Text passage:
****************************************

For negotiation, many banks give collectors plenty of flexibility in setting payment parameters and offering financial incentives. Not surprisingly, some collectors overuse incentives and too often default to the most generous terms. Advanced predictive models can help support collectors in making more discriminating decisions, determining the offer that maximizes value within a narrow set of statistically calibrated options. Voice analytics is now fast and sophisticated enough to enable decision-support systems to make these calculations in real time, based on customer responses.
For the follow-through stage, collectors can make use of insights emerging from advanced analytics, including the most effective “talk-offs” to keep the conversation on track. Banks can use nudges to encourage collectors to invest the time needed to win over customers with a particularly low probability of fulfilling commitments. One lever is to establish implementation intentions with these customers; another is to eliminate perceived barriers.

****************************************

Data provided:
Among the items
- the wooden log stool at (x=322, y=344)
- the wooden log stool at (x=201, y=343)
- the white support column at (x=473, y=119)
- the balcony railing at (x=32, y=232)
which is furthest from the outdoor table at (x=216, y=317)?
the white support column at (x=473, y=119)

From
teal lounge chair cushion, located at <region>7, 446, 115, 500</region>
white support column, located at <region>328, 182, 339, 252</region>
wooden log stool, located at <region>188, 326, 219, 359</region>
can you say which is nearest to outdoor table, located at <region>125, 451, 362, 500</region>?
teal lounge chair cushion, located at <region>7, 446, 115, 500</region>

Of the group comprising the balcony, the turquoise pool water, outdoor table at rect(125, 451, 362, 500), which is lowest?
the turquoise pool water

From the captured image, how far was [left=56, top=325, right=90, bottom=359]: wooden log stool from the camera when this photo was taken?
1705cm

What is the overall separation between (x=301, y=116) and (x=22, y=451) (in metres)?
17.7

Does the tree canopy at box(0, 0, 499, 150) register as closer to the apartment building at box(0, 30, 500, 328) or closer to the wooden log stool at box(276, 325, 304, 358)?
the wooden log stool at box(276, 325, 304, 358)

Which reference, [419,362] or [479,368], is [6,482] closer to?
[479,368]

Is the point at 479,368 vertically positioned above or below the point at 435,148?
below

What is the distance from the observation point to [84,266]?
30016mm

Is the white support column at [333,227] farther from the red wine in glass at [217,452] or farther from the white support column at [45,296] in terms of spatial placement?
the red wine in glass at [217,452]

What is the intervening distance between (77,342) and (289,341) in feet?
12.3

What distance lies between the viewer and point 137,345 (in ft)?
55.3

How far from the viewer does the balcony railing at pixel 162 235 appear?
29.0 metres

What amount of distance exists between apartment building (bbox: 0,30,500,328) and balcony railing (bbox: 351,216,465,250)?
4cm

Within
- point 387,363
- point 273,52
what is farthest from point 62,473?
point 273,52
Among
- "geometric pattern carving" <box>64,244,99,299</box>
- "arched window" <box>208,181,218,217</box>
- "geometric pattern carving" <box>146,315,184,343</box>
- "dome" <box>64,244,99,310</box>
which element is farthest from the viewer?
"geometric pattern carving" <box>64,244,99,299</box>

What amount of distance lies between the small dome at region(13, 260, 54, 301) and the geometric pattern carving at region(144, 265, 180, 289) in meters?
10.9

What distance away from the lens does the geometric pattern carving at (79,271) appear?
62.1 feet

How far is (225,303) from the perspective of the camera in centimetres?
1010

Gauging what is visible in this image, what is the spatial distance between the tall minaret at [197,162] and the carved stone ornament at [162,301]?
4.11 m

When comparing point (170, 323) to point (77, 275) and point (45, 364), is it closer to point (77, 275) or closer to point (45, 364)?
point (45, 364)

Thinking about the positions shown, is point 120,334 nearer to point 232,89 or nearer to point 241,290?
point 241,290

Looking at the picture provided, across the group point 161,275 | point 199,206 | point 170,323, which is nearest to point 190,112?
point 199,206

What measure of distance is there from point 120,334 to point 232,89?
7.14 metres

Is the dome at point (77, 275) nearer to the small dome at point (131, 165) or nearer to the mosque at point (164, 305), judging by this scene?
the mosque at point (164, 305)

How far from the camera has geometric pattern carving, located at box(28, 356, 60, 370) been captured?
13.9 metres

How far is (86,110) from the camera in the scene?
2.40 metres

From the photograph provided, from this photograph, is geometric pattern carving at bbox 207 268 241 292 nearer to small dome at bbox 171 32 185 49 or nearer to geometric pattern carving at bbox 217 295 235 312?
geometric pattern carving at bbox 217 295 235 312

****************************************

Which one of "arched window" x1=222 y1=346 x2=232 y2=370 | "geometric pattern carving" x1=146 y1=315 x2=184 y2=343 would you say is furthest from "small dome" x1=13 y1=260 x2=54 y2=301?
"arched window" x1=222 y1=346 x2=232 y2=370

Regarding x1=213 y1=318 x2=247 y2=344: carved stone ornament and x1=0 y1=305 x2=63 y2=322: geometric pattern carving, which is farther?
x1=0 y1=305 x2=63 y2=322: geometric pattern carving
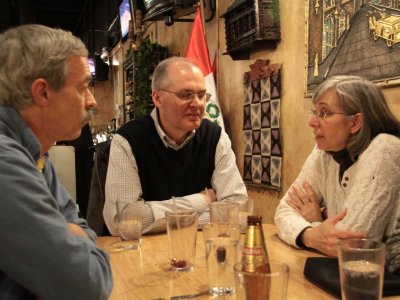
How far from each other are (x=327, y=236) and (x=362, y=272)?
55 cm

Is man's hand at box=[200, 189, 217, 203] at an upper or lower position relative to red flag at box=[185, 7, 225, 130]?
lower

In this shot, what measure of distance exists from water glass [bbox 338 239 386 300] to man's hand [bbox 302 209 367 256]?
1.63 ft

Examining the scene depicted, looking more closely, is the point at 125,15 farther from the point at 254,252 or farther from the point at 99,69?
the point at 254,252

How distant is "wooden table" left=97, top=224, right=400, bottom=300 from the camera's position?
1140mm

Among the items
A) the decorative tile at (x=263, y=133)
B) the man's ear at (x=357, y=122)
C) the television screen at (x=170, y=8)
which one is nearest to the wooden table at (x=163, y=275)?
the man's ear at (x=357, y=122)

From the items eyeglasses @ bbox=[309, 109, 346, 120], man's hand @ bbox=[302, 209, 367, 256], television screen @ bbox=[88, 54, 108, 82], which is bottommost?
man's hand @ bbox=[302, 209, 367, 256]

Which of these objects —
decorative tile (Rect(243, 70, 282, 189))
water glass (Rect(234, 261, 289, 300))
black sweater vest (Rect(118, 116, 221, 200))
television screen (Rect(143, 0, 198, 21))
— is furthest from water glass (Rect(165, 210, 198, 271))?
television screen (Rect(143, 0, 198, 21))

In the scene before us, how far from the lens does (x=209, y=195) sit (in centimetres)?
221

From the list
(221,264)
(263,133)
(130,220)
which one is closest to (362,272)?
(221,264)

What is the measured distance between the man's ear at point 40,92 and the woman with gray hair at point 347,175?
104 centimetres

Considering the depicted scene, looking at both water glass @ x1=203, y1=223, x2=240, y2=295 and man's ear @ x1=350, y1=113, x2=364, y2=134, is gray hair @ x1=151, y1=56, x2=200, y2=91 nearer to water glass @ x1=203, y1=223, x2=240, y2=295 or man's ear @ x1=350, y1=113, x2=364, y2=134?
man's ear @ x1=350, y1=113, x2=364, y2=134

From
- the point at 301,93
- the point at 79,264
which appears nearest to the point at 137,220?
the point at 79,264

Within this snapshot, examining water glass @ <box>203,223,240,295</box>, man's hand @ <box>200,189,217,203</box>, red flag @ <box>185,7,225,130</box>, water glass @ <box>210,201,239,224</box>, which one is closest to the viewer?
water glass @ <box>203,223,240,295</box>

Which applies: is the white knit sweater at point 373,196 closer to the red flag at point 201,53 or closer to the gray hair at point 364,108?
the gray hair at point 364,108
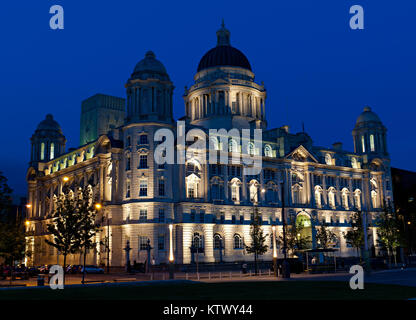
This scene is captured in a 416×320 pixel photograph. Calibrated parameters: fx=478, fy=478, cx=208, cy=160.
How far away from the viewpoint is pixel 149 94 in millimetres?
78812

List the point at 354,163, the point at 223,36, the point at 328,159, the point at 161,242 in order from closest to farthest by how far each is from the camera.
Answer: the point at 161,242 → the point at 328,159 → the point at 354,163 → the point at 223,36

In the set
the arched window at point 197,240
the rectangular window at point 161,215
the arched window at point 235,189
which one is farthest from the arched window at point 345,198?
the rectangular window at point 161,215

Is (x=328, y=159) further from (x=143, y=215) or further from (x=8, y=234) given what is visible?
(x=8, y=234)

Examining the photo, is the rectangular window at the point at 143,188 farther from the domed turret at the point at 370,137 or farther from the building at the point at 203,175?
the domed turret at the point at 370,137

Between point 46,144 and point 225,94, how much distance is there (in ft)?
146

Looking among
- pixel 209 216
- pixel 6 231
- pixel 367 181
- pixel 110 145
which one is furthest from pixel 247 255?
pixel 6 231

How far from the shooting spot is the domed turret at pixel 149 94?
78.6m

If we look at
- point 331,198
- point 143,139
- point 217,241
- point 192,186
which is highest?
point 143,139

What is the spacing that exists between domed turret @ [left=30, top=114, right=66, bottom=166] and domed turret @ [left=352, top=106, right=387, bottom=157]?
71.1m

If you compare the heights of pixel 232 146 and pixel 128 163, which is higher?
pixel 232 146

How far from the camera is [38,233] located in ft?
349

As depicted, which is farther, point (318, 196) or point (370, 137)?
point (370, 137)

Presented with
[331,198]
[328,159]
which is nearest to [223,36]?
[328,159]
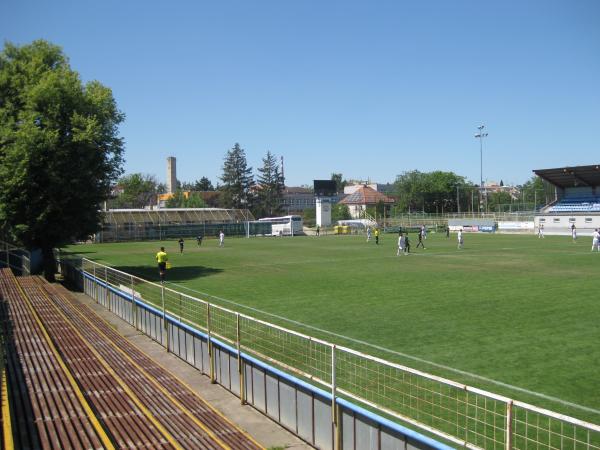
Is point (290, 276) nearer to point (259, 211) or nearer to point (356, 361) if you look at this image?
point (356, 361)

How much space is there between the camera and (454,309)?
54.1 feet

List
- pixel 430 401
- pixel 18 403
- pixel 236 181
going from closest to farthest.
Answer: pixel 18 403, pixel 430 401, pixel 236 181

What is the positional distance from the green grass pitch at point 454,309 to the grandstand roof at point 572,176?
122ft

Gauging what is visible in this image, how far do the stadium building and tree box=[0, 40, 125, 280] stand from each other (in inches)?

****************************************

Tasks to perform:
1. Summarize the collections text in two sentences.
2. Transcribe the collections text from "For negotiation, many" to "on customer responses.".
The data can be set aside; nothing here depends on it.

Numbered responses:
1. Banks give collectors wide latitude in negotiation, and because some overuse incentives, advanced predictive models and real-time voice analytics can help them pick the offer that maximizes value from a narrow set of calibrated options. In the follow-through stage, collectors can draw on analytics-based insights such as effective "talk-offs," and banks can nudge them to spend time on customers unlikely to keep commitments, for instance by establishing implementation intentions or eliminating perceived barriers.

2.
For negotiation, many banks give collectors plenty of flexibility in setting payment parameters and offering financial incentives. Not surprisingly, some collectors overuse incentives and too often default to the most generous terms. Advanced predictive models can help support collectors in making more discriminating decisions, determining the offer that maximizes value within a narrow set of statistically calibrated options. Voice analytics is now fast and sophisticated enough to enable decision-support systems to make these calculations in real time, based on customer responses.